Step 3: Trajectory Evaluation

As defined by the game, a success is if a score of 200 or over is achieved, which is then converted to 1 or 0 to signify a pass or fail in our Pytest setup.
def test_lunar_lander_evaluation(row: EvaluationRow) -> EvaluationRow:
    """Evaluate lunar lander performance using physics-based scoring."""
    
    # Get cumulative reward from entire visual trajectory
    score = row.get_total_reward()

    # Apply Lunar Lander success criterion
    evaluation_score = 1.0 if score >= 200 else 0.0
    reason = (f"✅ Successful landing with reward {score:.2f}" if score >= 200 
              else f"❌ Failed landing with reward {score:.2f}")

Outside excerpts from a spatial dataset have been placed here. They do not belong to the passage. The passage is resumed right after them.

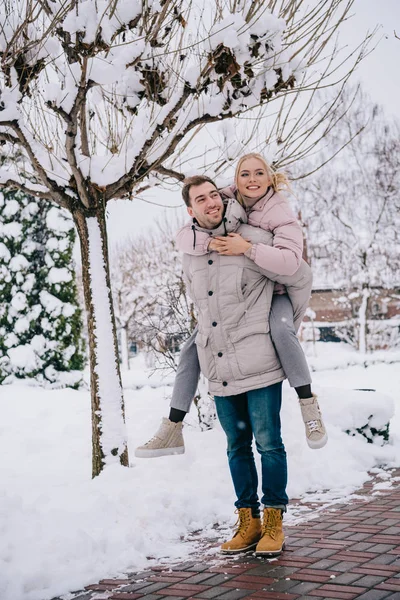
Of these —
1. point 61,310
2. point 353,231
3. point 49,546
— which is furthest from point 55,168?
point 353,231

    row.evaluation_result = EvaluateResult(
        score=evaluation_score,
        reason=reason,
    )
    
    return row

Conclusion

This Lunar Lander tutorial showcases eval-protocol’s multimodal evaluation capabilities, demonstrating how the framework seamlessly handles complex visual RL environments while maintaining the same architectural patterns established with text-based evaluations. The key innovation is the dual-stream observation system: agents receive both structured numerical data and visual frames, enabling sophisticated multimodal reasoning about physics, control, and spatial relationships. The per-step reward structure in Lunar Lander is particularly valuable for training data generation. Unlike Frozen Lake’s sparse rewards, every frame provides rich feedback about landing performance, fuel efficiency, and trajectory optimization. This creates dense multimodal training signals that can inform visual RL algorithms, multimodal fine-tuning approaches, and hybrid training systems that combine visual understanding with control policy learning. In the future, we hope to extend this work to frontier LLM use-cases like browser-use agents. Most importantly, this example demonstrates eval-protocol’s modality-agnostic design. The same default_mcp_gym_rollout_processor, pytest patterns, and evaluation infrastructure work seamlessly across text-based grid worlds and complex visual physics simulations. This unified approach enables practitioners to build comprehensive evaluation suites spanning the full spectrum of AI capabilities—from language understanding to visual reasoning to real-time control—all within a single, consistent framework.